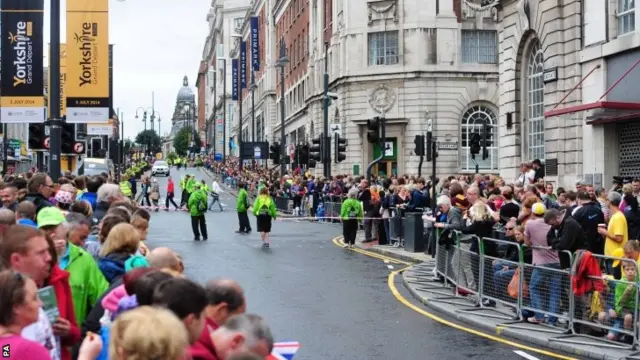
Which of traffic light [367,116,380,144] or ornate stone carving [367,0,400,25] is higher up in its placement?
ornate stone carving [367,0,400,25]

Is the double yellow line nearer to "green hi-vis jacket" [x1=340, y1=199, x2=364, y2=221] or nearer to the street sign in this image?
"green hi-vis jacket" [x1=340, y1=199, x2=364, y2=221]

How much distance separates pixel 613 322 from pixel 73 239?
6.76 meters

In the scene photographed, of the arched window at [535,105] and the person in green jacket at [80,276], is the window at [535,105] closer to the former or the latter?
the arched window at [535,105]

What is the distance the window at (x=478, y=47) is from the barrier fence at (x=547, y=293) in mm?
37823

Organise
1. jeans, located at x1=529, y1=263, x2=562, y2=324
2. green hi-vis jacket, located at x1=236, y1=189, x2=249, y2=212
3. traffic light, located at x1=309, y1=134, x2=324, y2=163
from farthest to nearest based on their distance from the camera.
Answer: traffic light, located at x1=309, y1=134, x2=324, y2=163 → green hi-vis jacket, located at x1=236, y1=189, x2=249, y2=212 → jeans, located at x1=529, y1=263, x2=562, y2=324

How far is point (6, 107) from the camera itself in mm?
20406

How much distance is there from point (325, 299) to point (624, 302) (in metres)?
5.41

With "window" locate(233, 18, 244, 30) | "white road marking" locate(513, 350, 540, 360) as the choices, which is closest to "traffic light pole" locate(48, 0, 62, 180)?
"white road marking" locate(513, 350, 540, 360)

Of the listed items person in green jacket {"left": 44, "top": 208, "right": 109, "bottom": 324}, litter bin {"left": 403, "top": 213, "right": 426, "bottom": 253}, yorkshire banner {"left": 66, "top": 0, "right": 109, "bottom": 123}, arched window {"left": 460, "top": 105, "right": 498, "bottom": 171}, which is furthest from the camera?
arched window {"left": 460, "top": 105, "right": 498, "bottom": 171}

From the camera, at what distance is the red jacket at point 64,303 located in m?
5.80

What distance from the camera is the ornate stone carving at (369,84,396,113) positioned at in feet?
173

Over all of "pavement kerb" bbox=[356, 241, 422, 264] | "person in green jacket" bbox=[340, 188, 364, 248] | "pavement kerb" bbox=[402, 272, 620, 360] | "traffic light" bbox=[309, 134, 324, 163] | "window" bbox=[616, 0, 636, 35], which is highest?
"window" bbox=[616, 0, 636, 35]

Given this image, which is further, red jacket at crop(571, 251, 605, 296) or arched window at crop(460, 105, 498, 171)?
arched window at crop(460, 105, 498, 171)

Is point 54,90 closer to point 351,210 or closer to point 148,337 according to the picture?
point 351,210
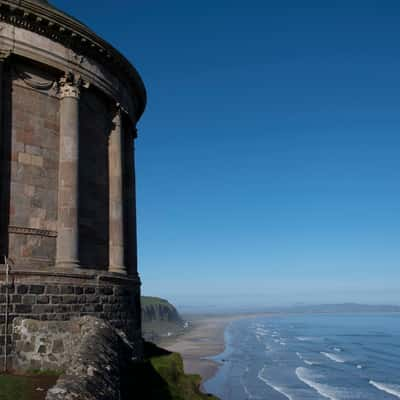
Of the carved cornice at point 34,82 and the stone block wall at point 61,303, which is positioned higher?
the carved cornice at point 34,82

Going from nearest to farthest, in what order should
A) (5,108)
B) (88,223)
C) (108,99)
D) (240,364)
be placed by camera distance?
(5,108)
(88,223)
(108,99)
(240,364)

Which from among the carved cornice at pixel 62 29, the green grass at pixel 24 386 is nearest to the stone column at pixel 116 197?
the carved cornice at pixel 62 29

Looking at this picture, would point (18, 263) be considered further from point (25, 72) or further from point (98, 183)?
point (25, 72)

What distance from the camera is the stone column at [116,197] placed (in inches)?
664

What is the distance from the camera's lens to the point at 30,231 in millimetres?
14203

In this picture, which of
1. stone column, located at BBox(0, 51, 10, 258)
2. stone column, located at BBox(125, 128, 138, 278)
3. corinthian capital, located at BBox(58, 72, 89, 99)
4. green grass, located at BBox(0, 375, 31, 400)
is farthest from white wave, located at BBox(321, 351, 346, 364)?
green grass, located at BBox(0, 375, 31, 400)

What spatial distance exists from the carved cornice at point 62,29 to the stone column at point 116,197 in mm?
1777

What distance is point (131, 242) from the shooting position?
19219 millimetres

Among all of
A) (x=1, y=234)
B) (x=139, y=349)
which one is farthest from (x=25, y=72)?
(x=139, y=349)

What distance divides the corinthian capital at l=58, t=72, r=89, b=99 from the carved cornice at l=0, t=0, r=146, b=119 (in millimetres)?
988

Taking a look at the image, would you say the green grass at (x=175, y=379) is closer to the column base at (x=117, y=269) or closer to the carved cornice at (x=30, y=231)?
the column base at (x=117, y=269)

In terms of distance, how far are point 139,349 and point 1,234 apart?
241 inches

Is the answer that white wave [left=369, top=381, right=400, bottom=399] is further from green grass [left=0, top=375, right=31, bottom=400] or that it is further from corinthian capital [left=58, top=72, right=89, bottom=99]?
green grass [left=0, top=375, right=31, bottom=400]

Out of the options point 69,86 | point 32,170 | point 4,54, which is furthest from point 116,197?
point 4,54
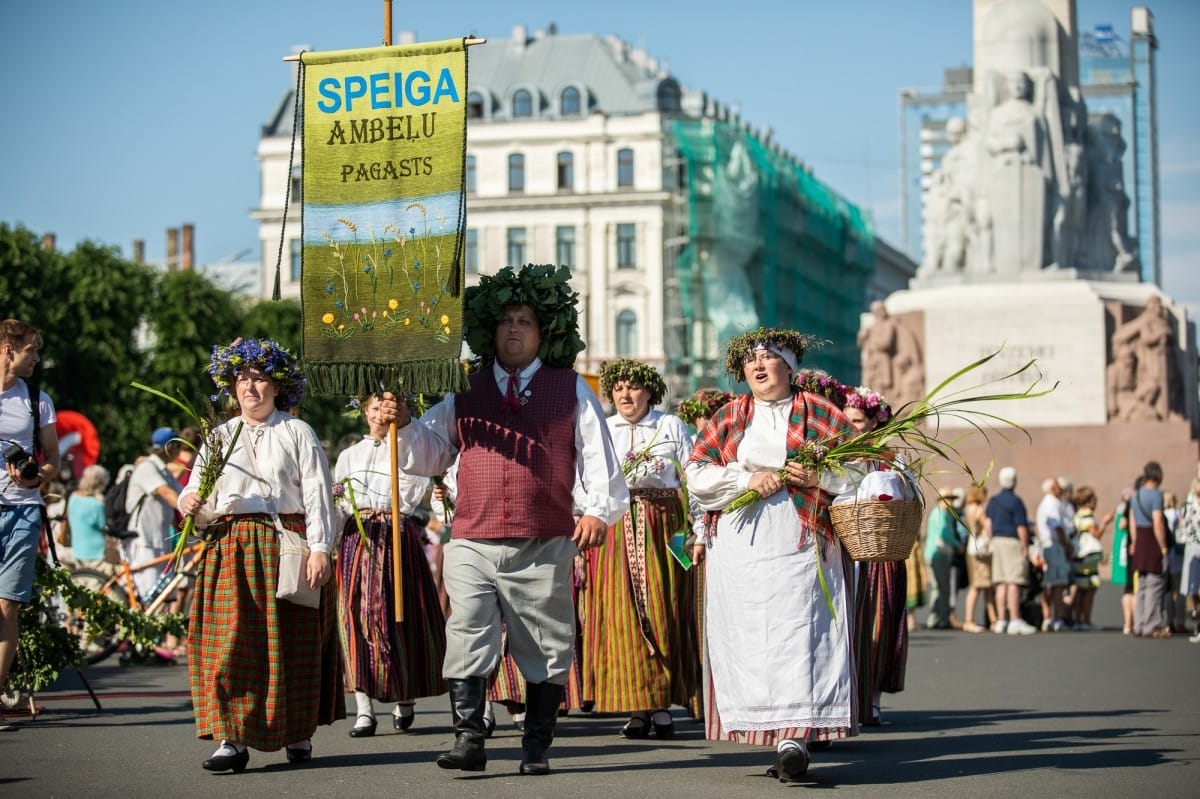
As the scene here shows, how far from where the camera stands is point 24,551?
10.8 meters

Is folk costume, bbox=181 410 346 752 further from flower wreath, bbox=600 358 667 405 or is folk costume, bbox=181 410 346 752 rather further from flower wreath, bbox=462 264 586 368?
flower wreath, bbox=600 358 667 405

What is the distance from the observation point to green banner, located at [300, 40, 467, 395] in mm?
9477

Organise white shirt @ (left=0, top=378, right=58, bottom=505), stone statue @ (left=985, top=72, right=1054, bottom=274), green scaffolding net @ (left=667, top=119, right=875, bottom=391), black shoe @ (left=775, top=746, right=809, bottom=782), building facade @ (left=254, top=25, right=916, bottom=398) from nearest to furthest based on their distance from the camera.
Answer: black shoe @ (left=775, top=746, right=809, bottom=782) → white shirt @ (left=0, top=378, right=58, bottom=505) → stone statue @ (left=985, top=72, right=1054, bottom=274) → green scaffolding net @ (left=667, top=119, right=875, bottom=391) → building facade @ (left=254, top=25, right=916, bottom=398)

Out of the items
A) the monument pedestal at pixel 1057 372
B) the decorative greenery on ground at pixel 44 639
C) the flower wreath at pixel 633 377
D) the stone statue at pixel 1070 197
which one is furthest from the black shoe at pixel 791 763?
the stone statue at pixel 1070 197

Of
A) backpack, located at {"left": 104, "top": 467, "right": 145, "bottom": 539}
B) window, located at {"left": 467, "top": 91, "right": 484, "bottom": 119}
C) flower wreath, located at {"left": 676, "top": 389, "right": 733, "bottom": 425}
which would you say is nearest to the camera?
flower wreath, located at {"left": 676, "top": 389, "right": 733, "bottom": 425}

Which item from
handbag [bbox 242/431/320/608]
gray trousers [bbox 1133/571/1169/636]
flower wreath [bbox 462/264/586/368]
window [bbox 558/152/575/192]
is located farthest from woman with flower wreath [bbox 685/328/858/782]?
window [bbox 558/152/575/192]

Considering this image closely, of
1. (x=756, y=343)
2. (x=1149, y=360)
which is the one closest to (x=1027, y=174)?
(x=1149, y=360)

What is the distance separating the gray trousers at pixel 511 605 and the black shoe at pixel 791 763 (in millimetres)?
1071

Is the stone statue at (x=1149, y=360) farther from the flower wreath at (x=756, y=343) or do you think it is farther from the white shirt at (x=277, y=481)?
the white shirt at (x=277, y=481)

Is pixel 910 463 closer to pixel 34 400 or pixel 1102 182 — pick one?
pixel 34 400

========================

● WHAT YOU HAVE TO DO
Reproduce the material word for word, minus the images.

● SOLUTION TO THE PROBLEM
Which of traffic light [367,116,380,144] or ornate stone carving [367,0,400,25] is higher up in its placement?
ornate stone carving [367,0,400,25]

Is the double yellow line nearer to "green hi-vis jacket" [x1=340, y1=199, x2=364, y2=221] or nearer to the street sign in this image?
"green hi-vis jacket" [x1=340, y1=199, x2=364, y2=221]

How much distance separates pixel 613 322 from pixel 73 239?
6.76 meters

In the scene photographed, of the arched window at [535,105] and the person in green jacket at [80,276], is the window at [535,105] closer to the former or the latter?
the arched window at [535,105]

What is the distance the window at (x=478, y=47) is from the barrier fence at (x=547, y=293) in mm?
37823

Organise
1. jeans, located at x1=529, y1=263, x2=562, y2=324
2. green hi-vis jacket, located at x1=236, y1=189, x2=249, y2=212
3. traffic light, located at x1=309, y1=134, x2=324, y2=163
from farthest to nearest based on their distance from the camera.
Answer: traffic light, located at x1=309, y1=134, x2=324, y2=163 → green hi-vis jacket, located at x1=236, y1=189, x2=249, y2=212 → jeans, located at x1=529, y1=263, x2=562, y2=324

How far is point (6, 107) from the camera itself in mm?
20406

How much distance is there from point (325, 299) to point (624, 302) (in metres)?
5.41

With "window" locate(233, 18, 244, 30) | "white road marking" locate(513, 350, 540, 360) as the choices, which is closest to "traffic light pole" locate(48, 0, 62, 180)?
"white road marking" locate(513, 350, 540, 360)

Of the listed items person in green jacket {"left": 44, "top": 208, "right": 109, "bottom": 324}, litter bin {"left": 403, "top": 213, "right": 426, "bottom": 253}, yorkshire banner {"left": 66, "top": 0, "right": 109, "bottom": 123}, arched window {"left": 460, "top": 105, "right": 498, "bottom": 171}, which is furthest from the camera?
arched window {"left": 460, "top": 105, "right": 498, "bottom": 171}

From the camera, at what distance is the red jacket at point 64,303 located in m?
5.80

What distance from the camera is the ornate stone carving at (369,84,396,113) positioned at in feet?
173

Over all of "pavement kerb" bbox=[356, 241, 422, 264] | "person in green jacket" bbox=[340, 188, 364, 248] | "pavement kerb" bbox=[402, 272, 620, 360] | "traffic light" bbox=[309, 134, 324, 163] | "window" bbox=[616, 0, 636, 35], which is highest?
"window" bbox=[616, 0, 636, 35]

Given this image, which is further, red jacket at crop(571, 251, 605, 296) or arched window at crop(460, 105, 498, 171)?
arched window at crop(460, 105, 498, 171)

Is point 54,90 closer to point 351,210 or closer to point 148,337 according to the picture?
point 351,210
Of the carved cornice at point 34,82 and the stone block wall at point 61,303, which is positioned higher?
the carved cornice at point 34,82

Going from nearest to farthest, in what order should
A) (5,108)
B) (88,223)
C) (108,99)
D) (240,364)
be placed by camera distance?
(5,108)
(88,223)
(108,99)
(240,364)

Which from among the carved cornice at pixel 62 29, the green grass at pixel 24 386 is nearest to the stone column at pixel 116 197?
the carved cornice at pixel 62 29

Looking at this picture, would point (18, 263) be considered further from point (25, 72) or further from point (98, 183)?
point (25, 72)

What distance from the camera is the stone column at [116,197] placed (in inches)?
664

What is the distance from the camera's lens to the point at 30,231 in millimetres?
14203

In this picture, which of
1. stone column, located at BBox(0, 51, 10, 258)
2. stone column, located at BBox(125, 128, 138, 278)
3. corinthian capital, located at BBox(58, 72, 89, 99)
4. green grass, located at BBox(0, 375, 31, 400)
is farthest from white wave, located at BBox(321, 351, 346, 364)?
green grass, located at BBox(0, 375, 31, 400)

What spatial distance exists from the carved cornice at point 62,29 to the stone column at point 116,197 in mm?
1777

What distance is point (131, 242) from the shooting position?
19219 millimetres

Among all of
A) (x=1, y=234)
B) (x=139, y=349)
which one is farthest from (x=25, y=72)?
(x=139, y=349)

What distance divides the corinthian capital at l=58, t=72, r=89, b=99 from the carved cornice at l=0, t=0, r=146, b=119 (in millimetres)?
988

Taking a look at the image, would you say the green grass at (x=175, y=379) is closer to the column base at (x=117, y=269) or closer to the carved cornice at (x=30, y=231)?
the column base at (x=117, y=269)

In terms of distance, how far are point 139,349 and point 1,234 apart?
241 inches

Is the answer that white wave [left=369, top=381, right=400, bottom=399] is further from green grass [left=0, top=375, right=31, bottom=400] or that it is further from corinthian capital [left=58, top=72, right=89, bottom=99]?
green grass [left=0, top=375, right=31, bottom=400]

Out of the options point 69,86 | point 32,170 | point 4,54, which is furthest from point 116,197?
point 4,54
As the scene here shows, how far from where the camera stands is point 24,551?
10.8 meters

Is folk costume, bbox=181 410 346 752 further from flower wreath, bbox=600 358 667 405 or is folk costume, bbox=181 410 346 752 rather further from flower wreath, bbox=462 264 586 368?
flower wreath, bbox=600 358 667 405

What is the distance from the observation point to green banner, located at [300, 40, 467, 395] in mm?
9477

Organise white shirt @ (left=0, top=378, right=58, bottom=505), stone statue @ (left=985, top=72, right=1054, bottom=274), green scaffolding net @ (left=667, top=119, right=875, bottom=391), black shoe @ (left=775, top=746, right=809, bottom=782), building facade @ (left=254, top=25, right=916, bottom=398) from nearest to furthest based on their distance from the camera.
Answer: black shoe @ (left=775, top=746, right=809, bottom=782) → white shirt @ (left=0, top=378, right=58, bottom=505) → stone statue @ (left=985, top=72, right=1054, bottom=274) → green scaffolding net @ (left=667, top=119, right=875, bottom=391) → building facade @ (left=254, top=25, right=916, bottom=398)

Out of the items
A) the monument pedestal at pixel 1057 372
B) the decorative greenery on ground at pixel 44 639
C) the flower wreath at pixel 633 377
D) the stone statue at pixel 1070 197
which one is furthest from the black shoe at pixel 791 763?
the stone statue at pixel 1070 197

Of
A) backpack, located at {"left": 104, "top": 467, "right": 145, "bottom": 539}
B) window, located at {"left": 467, "top": 91, "right": 484, "bottom": 119}
C) flower wreath, located at {"left": 676, "top": 389, "right": 733, "bottom": 425}
which would you say is nearest to the camera?
flower wreath, located at {"left": 676, "top": 389, "right": 733, "bottom": 425}

Which item from
handbag [bbox 242/431/320/608]
gray trousers [bbox 1133/571/1169/636]
flower wreath [bbox 462/264/586/368]
window [bbox 558/152/575/192]
is located farthest from woman with flower wreath [bbox 685/328/858/782]?
window [bbox 558/152/575/192]

Considering this image closely, of
1. (x=756, y=343)
2. (x=1149, y=360)
which is the one closest to (x=1027, y=174)?
(x=1149, y=360)

What is the distance separating the gray trousers at pixel 511 605 and the black shoe at pixel 791 763 (in millimetres)?
1071

Is the stone statue at (x=1149, y=360) farther from the flower wreath at (x=756, y=343) or do you think it is farther from the white shirt at (x=277, y=481)?
the white shirt at (x=277, y=481)

Is pixel 910 463 closer to pixel 34 400 or pixel 1102 182 — pick one?
pixel 34 400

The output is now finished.